TABLE 1 viable count content of enterococcus faecalis preparations provided in example 1 after half a year of storage
As can be seen from the data in table 1, after the storage time of half a year, the viable count content of the enterococcus faecalis product provided in example 1 of the present invention is significantly higher than that of the ordinary enterococcus faecalis product, and the reduction ratio (46.67%) of the viable count of the enterococcus faecalis product provided in this example is significantly lower than that of the ordinary enterococcus faecalis product (99.17%), thereby indicating that the enterococcus faecalis more durable to store and can be stored for a long time.
Example 3
The preparation method of the enterococcus faecalis product provided in this example is basically the same as that of example 1, except that: the amounts of the components of the solid fermentation medium used in the fermentation culture step in this example were different from those in example 1.
In this example, the solid fermentation medium used was prepared by the following method: 6.5kg of bran, 2kg of soybean meal, 1.5kg of zeolite powder, 14kg of water, 0.1kg of calcium carbonate and 0.05kg of dipotassium hydrogen phosphate are taken, mixed and sterilized for 20min at 121 ℃.
The effect of the preparation method of the enterococcus faecalis product provided in this example is the same as that of example 1.
Example 4
The preparation method of the enterococcus faecalis product provided in this example is basically the same as that of example 1, except that: the amounts of the components of the solid fermentation medium used in the step of fermentation culture in this example were different from those in example 1.
In this example, the solid fermentation medium used was prepared by the following method: mixing 7.5kg of bran, 4kg of soybean meal, 2.5kg of zeolite powder, 16kg of water, 0.2kg of calcium carbonate and 0.1kg of dipotassium hydrogen phosphate, and sterilizing at 121 ℃ for 20 min.

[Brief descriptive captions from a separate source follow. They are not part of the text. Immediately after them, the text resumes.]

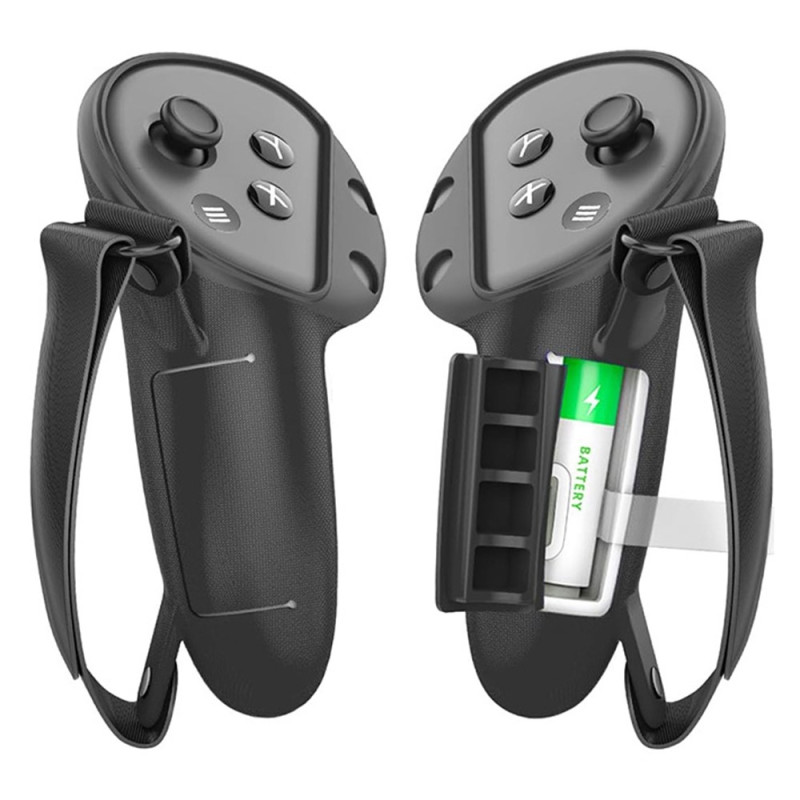 Suojakotelo Shell Grip Controller Oculus Meta Quest 3 VR:lle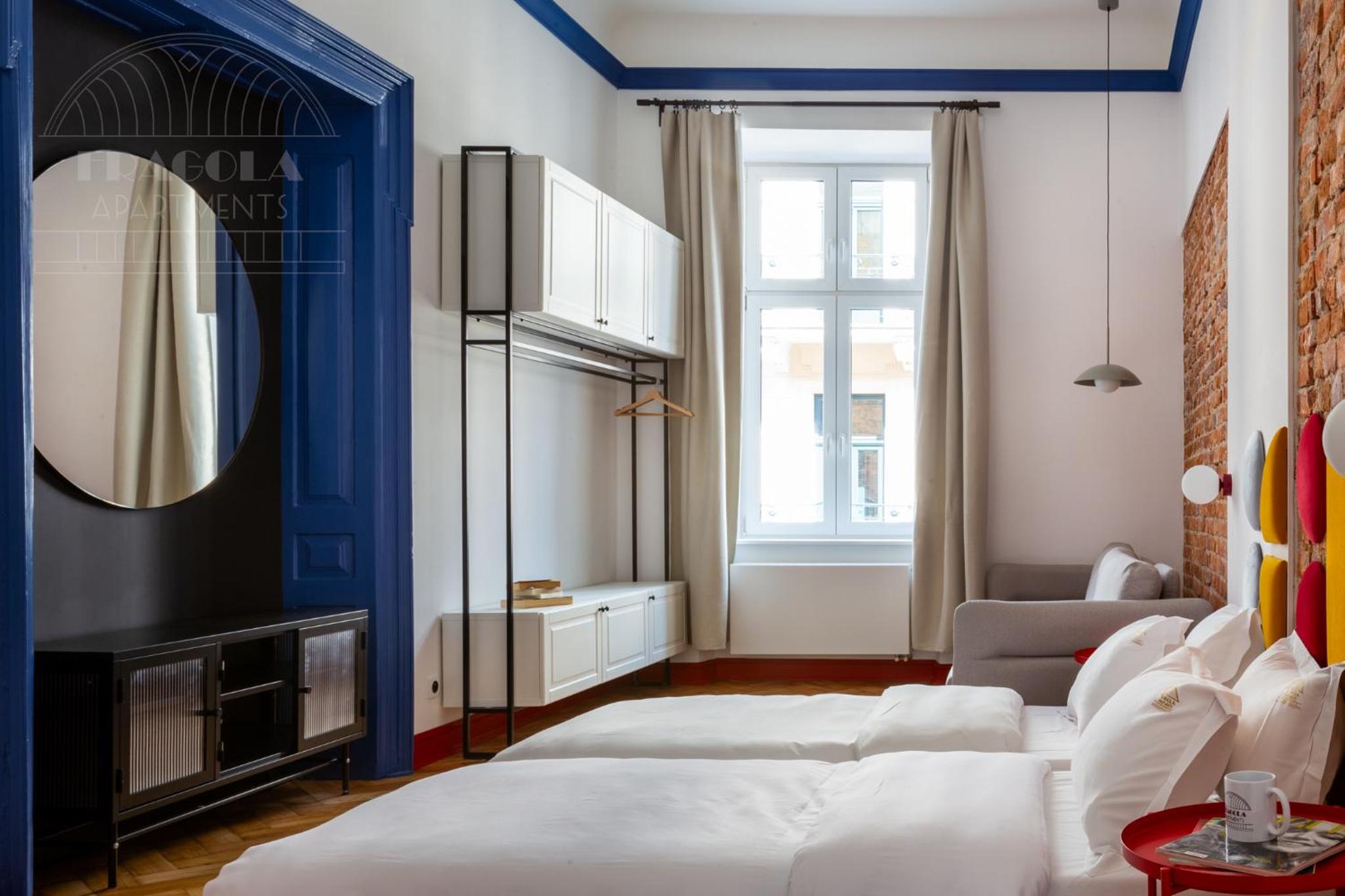Spacious City Center Family Apartments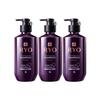Large Capacity RYO Nourishing Moisturizing Shampoo (Oily Hair) 400ml X 3P (16443535)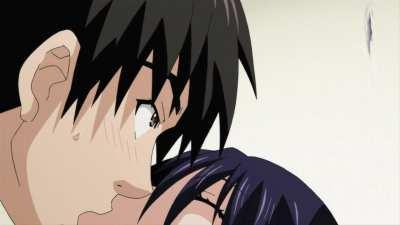 Yuri Kotobiki is such a Busty Temptress (Part 1) [Nozoki Ana]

The effect of the preparation method of the enterococcus faecalis product provided in this example is the same as that of example 1.
Example 5
The preparation method of the enterococcus faecalis product provided in this example is basically the same as that of example 1, except that: in the drying step in this embodiment, the fermentation product is dried at 35 ℃ by using circulating air until the water content of the fermentation product is 10%.
The effect of the preparation method of the enterococcus faecalis product provided in this example is the same as that of example 1.
Example 6
The preparation method of the enterococcus faecalis product provided in this example is basically the same as that of example 1, except that: in the drying step in this embodiment, the fermentation product is dried at 35 ℃ by using circulating air until the water content of the fermentation product is 8%.
The effect of the preparation method of the enterococcus faecalis product provided in this example is the same as that of example 1.
The above description is only a preferred embodiment of the present invention and is not intended to limit the present invention, and various modifications and changes may be made by those skilled in the art. Any modification, equivalent replacement, or improvement made within the spirit and principle of the present invention should be included in the protection scope of the present invention.